Sack of Shit: The Story of Oliver Dervish
(Aadvark Books)
Ed. Susanna Harding



This is a biography of the late Oliver Dervish, the infamous music journalist who made his name in the sixties as a writer on the New Musical Express. The story of his career is largely told via extracts from his reviews and interviews, along with anecdotes from friends, family and enemies. There are also several full-colour pages devoted to Dervish’s later experiments with image-journalism, plus numerous graphs charting the increasing negativity of his opinions.

Dervish burst onto the scene in 1967 gaining instant notoriety as a trenchant critic of the bands associated with the hippy scene. His big break came when he reviewed The Rolling Stones in a local newspaper, famously calling them a ‘bunch of drugged-up dilettantes with hair like bamboo soldiers’. The NME soon snapped up this ambitious young writer and within a year he was given his own column. Week after week, Dervish systematically criticised the very bands the NME elsewhere sought to champion. The Animals were dubbed ‘frilly note retards’, Bob Dylan was dismissed as a ‘maroon-flavoured word-ponce’ and The Yardbirds were glibly compared to ‘the tired sound of a coal bunker that’s been opened once too often’.

Famously caricatured in a rare Robert Crumb cartoon, Dervish’s off-page antics also contributed to his reputation as a troublemaker. Many of the anecdotes recorded here speak of Dervish’s behaviour at the numerous gigs and parties he attended around London. According to one witness he would ‘often secure a small audience in a section of corridor, and, content than none could politely escape, pour forth on the shortfalls of the latest Lulu album.’

While Dervish’s impassioned prose initially won him many fans, a growing number of readers objected to his relentless censure.

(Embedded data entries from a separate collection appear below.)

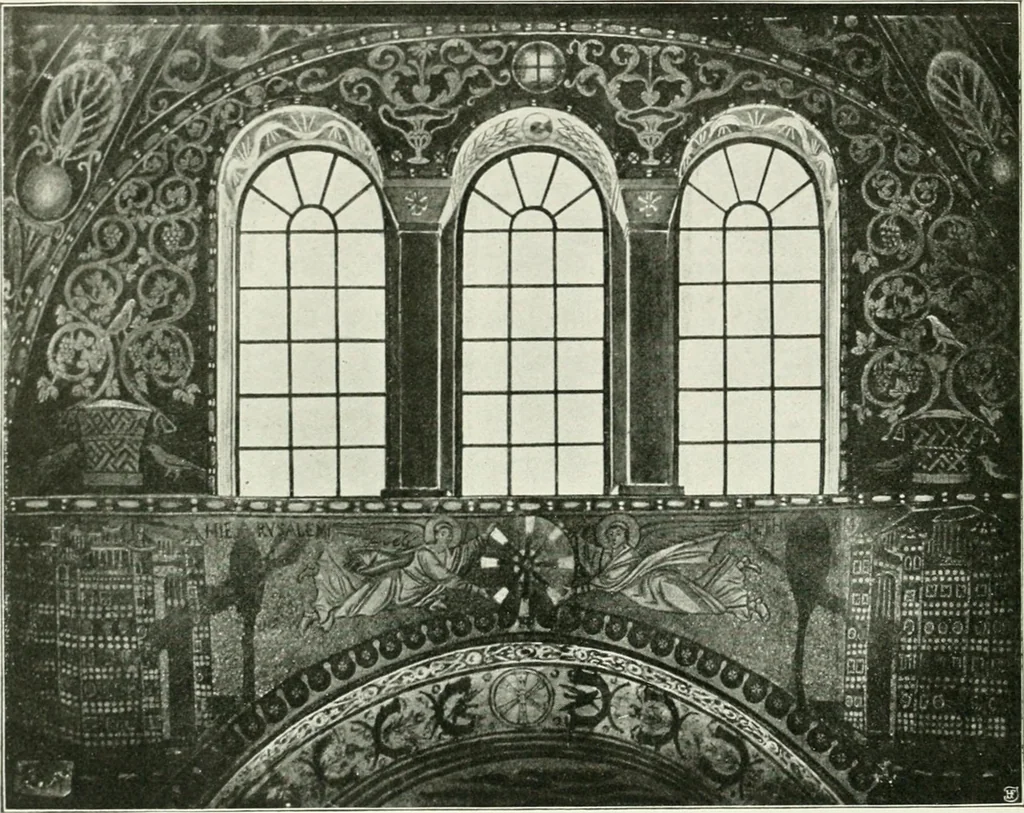 An illustration from Ravenne, 1907, leaf 113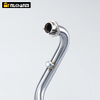 2021 ZONTES R T X Motorcycle Exhaust System Slip Front Middle Link Pipe Stainless Steel Catalyst Modify Escape Muffler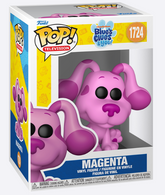 Magenta Blue's Clues Funko Pop #1724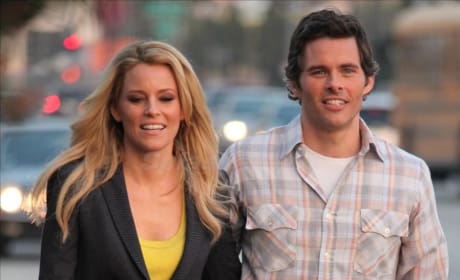 Walk of Shame Exclusive: James Marsden on What Elizabeth Banks Won't Do For Laughs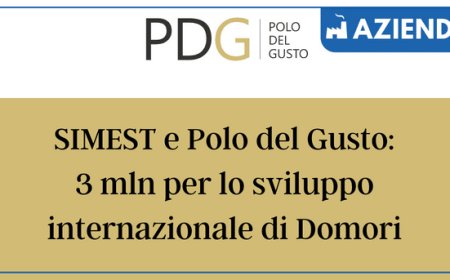 SIMEST e Polo del Gusto: 3 mln per lo sviluppo internazionale di Domori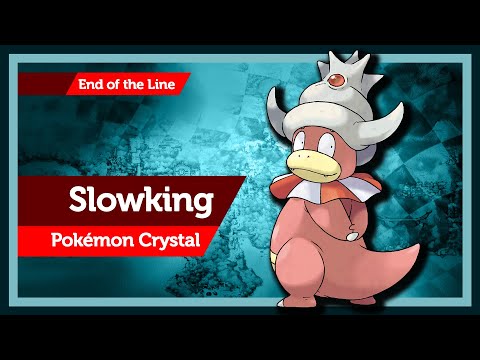 Slowking Only - The End of the Line - How fast can I beat Pokémon Crystal?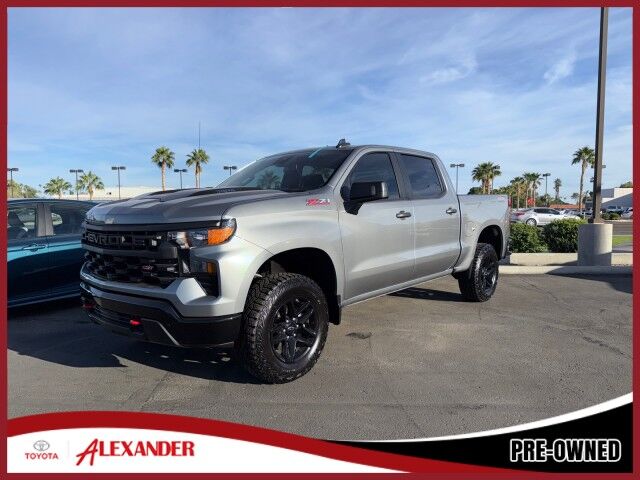 2025 Chevrolet Silverado 1500 Custom Trail Boss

That his downbeat style jarred with the jubilant optimism of the times led to his dismissal in 1969 on the grounds that he ‘spoilt the trip’. Yet those few years in the limelight were enough to ensure Dervish’s reputation as a cult figure for subsequent generations.

In 1977, ten years after his opening salvo against the Rolling Stones, Dervish found favour with the new-wave – and was again employed by the NME, his column reinstated. Dervish’s bilious attitude seemed to chime with the spirit of punk, making him a kind of unwitting spokesman for the movement. Whilst The Ramones were initially dismayed at his ‘cackhanded oatmeal for the tone-spastic’ remarks, other bands started to take a sort of proud pleasure in being lambasted by this anti-journo. Sham 69 even pasted excerpts from Dervish’s pre-release review on the sleeve of their debut single. ‘Shitty gratings from the end of a yelping rod’, read the cutting.

Dervish became increasing scathing as the 80s wore on, until he was again dropped by the NME after filing an interview with new-romantics, Visage, comprised entirely of expletives. Eight years later Dervish resurfaced for the launch of his self-financed and short-lived magazine, Sack of Shit. Sadly, the publication folded after issue two, due to a bold editorial decision to leave all but six pages blank. It sold precisely three copies. Undeterred, Oliver Dervish continued to write typically caustic music reviews for his website until his unexpected and sudden death during an Atomic Kitten gig in 2004. This book is a fitting testimony to the man and his powerful prose.